/**
 * Sum a value over all threads.
 */
DEVICE real reduceValue(real value, LOCAL_ARG volatile real* temp) {
    const int thread = LOCAL_ID;
    SYNC_THREADS;
    temp[thread] = value;
    SYNC_THREADS;
    for (int step = 1; step < 32; step *= 2) {
        if (thread+step < LOCAL_SIZE && thread%(2*step) == 0)
            temp[thread] = temp[thread] + temp[thread+step];
        SYNC_WARPS;
    }
    for (int step = 32; step < LOCAL_SIZE; step *= 2) {
        if (thread+step < LOCAL_SIZE && thread%(2*step) == 0)
            temp[thread] = temp[thread] + temp[thread+step];
        SYNC_THREADS;
    }
    return temp[0];
}

/**
 * First step of computing the radius of gyration: each thread block computes a contribution
 * to the center position.
 */
KERNEL void computeCenterPosition(int numParticles, GLOBAL const real4* RESTRICT posq, GLOBAL const int* RESTRICT particles,
        GLOBAL real* centerBuffer) {
    LOCAL volatile real temp[THREAD_BLOCK_SIZE];
    real3 center = make_real3(0);
    for (int i = GLOBAL_ID; i < numParticles; i += GLOBAL_SIZE)
        center += trimTo3(posq[particles[i]]);
    center.x = reduceValue(center.x, temp);
    center.y = reduceValue(center.y, temp);
    center.z = reduceValue(center.z, temp);
    if (LOCAL_ID == 0) {
        centerBuffer[3*GROUP_ID] = center.x;
        centerBuffer[3*GROUP_ID+1] = center.y;
        centerBuffer[3*GROUP_ID+2] = center.z;
    }
}

/**
 * Second step of computing the radius of gyration: each thread block computes a contribution to Rg^2.
 */
KERNEL void computeRg(int numParticles, GLOBAL const real4* RESTRICT posq, GLOBAL const int* RESTRICT particles,
        GLOBAL real* centerBuffer, GLOBAL real* rgBuffer) {
    LOCAL volatile real temp[THREAD_BLOCK_SIZE];

    // Sum the contributions computed in the previous kernel to find the center position.
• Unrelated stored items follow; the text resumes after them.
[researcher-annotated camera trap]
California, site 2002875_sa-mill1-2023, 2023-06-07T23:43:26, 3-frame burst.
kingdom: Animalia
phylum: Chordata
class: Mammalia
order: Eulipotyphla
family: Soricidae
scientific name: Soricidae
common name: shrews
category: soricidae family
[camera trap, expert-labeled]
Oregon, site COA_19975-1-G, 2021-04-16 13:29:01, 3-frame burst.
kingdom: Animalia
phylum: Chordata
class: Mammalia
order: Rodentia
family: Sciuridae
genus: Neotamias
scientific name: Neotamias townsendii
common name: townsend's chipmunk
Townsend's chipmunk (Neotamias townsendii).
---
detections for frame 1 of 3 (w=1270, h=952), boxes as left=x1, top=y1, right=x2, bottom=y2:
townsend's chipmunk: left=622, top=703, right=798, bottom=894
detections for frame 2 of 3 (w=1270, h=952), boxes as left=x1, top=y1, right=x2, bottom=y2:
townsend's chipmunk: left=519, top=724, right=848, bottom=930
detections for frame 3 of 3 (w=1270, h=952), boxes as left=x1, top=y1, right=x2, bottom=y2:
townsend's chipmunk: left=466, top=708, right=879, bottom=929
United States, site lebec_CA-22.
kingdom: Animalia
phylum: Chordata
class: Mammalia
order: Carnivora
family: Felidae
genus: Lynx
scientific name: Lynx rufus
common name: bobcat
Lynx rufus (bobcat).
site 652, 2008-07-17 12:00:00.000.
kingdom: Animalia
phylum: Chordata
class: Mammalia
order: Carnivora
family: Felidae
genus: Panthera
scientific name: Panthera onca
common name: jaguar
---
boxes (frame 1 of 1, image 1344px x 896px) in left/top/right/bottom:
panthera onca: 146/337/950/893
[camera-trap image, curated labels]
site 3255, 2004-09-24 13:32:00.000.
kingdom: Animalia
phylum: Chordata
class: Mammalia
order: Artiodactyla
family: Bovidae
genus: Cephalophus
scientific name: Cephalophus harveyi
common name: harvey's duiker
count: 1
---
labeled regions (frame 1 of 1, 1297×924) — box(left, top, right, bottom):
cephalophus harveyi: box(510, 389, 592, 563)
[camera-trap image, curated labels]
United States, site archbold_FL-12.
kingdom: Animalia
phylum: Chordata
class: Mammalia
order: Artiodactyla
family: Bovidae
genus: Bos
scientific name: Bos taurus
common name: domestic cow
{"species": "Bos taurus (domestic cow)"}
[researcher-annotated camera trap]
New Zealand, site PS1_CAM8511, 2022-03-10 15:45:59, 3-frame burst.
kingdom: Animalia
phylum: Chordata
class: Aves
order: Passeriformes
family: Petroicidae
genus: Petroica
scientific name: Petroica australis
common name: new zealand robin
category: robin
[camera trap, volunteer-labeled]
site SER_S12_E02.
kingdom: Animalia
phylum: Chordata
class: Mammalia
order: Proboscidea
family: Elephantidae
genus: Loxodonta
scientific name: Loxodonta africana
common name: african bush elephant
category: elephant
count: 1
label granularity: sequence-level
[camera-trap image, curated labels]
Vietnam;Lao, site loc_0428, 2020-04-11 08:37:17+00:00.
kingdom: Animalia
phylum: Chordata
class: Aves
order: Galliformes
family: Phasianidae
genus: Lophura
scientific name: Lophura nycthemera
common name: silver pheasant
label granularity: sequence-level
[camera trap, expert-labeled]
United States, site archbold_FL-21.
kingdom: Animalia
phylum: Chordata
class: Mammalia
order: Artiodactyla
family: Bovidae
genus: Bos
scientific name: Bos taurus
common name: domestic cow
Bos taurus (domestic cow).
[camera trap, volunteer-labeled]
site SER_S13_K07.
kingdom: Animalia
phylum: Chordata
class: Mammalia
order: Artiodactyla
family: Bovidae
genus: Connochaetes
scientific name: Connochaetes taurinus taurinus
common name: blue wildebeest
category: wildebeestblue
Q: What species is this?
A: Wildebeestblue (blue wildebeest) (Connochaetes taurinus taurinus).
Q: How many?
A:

    real3 center = make_real3(0);
    for (int i = LOCAL_ID; i < NUM_GROUPS; i += LOCAL_SIZE) {
        center.x += centerBuffer[3*i];
        center.y += centerBuffer[3*i+1];
        center.z += centerBuffer[3*i+2];
    }
    center.x = reduceValue(center.x, temp)/numParticles;
    center.y = reduceValue(center.y, temp)/numParticles;
    center.z = reduceValue(center.z, temp)/numParticles;
    if (GLOBAL_ID == 0) {
        // Save the result so we don't need to compute it again in the next kernel.

        centerBuffer[3*NUM_GROUPS] = center.x;
        centerBuffer[3*NUM_GROUPS+1] = center.y;
        centerBuffer[3*NUM_GROUPS+2] = center.z;
    }

    // Compute the contributions to Rg^2.

    real rg2 = 0;
    for (int i = GLOBAL_ID; i < numParticles; i += GLOBAL_SIZE) {
        real3 delta = trimTo3(posq[particles[i]]) - center;
        rg2 += dot(delta, delta);
    }
    rg2 = reduceValue(rg2, temp);
    if (LOCAL_ID == 0)
        rgBuffer[GROUP_ID] = rg2;
}

/**
 * Third step of computing the radius of gyration: compute the forces.
 */
KERNEL void computeForces(int numParticles, GLOBAL const real4* RESTRICT posq, GLOBAL const int* RESTRICT particles,
        GLOBAL const real* centerBuffer, GLOBAL real* rgBuffer, GLOBAL mm_ulong* RESTRICT forceBuffers, GLOBAL mixed* RESTRICT energyBuffer) {
    LOCAL volatile real temp[THREAD_BLOCK_SIZE];
    real3 center = make_real3(centerBuffer[3*NUM_GROUPS], centerBuffer[3*NUM_GROUPS+1], centerBuffer[3*NUM_GROUPS+2]);

    // Sum the contributions computed in the previous kernel to find Rg.

    real rg2 = 0;
    for (int i = LOCAL_ID; i < NUM_GROUPS; i += LOCAL_SIZE)
        rg2 += rgBuffer[i];
    real rg = SQRT(reduceValue(rg2, temp)/numParticles);
    if (GLOBAL_ID == 0)
        energyBuffer[0] += rg;

    // Compute the forces.

    real scale = 1/(rg*numParticles);
    for (int i = GLOBAL_ID; i < numParticles; i += GLOBAL_SIZE) {
        int particle = particles[i];
        real3 delta = trimTo3(posq[particle]) - center;
        ATOMIC_ADD(&forceBuffers[particle], (mm_ulong) realToFixedPoint(-scale*delta.x));
        ATOMIC_ADD(&forceBuffers[particle+PADDED_NUM_ATOMS], (mm_ulong) realToFixedPoint(-scale*delta.y));
        ATOMIC_ADD(&forceBuffers[particle+2*PADDED_NUM_ATOMS], (mm_ulong) realToFixedPoint(-scale*delta.z));
    }
}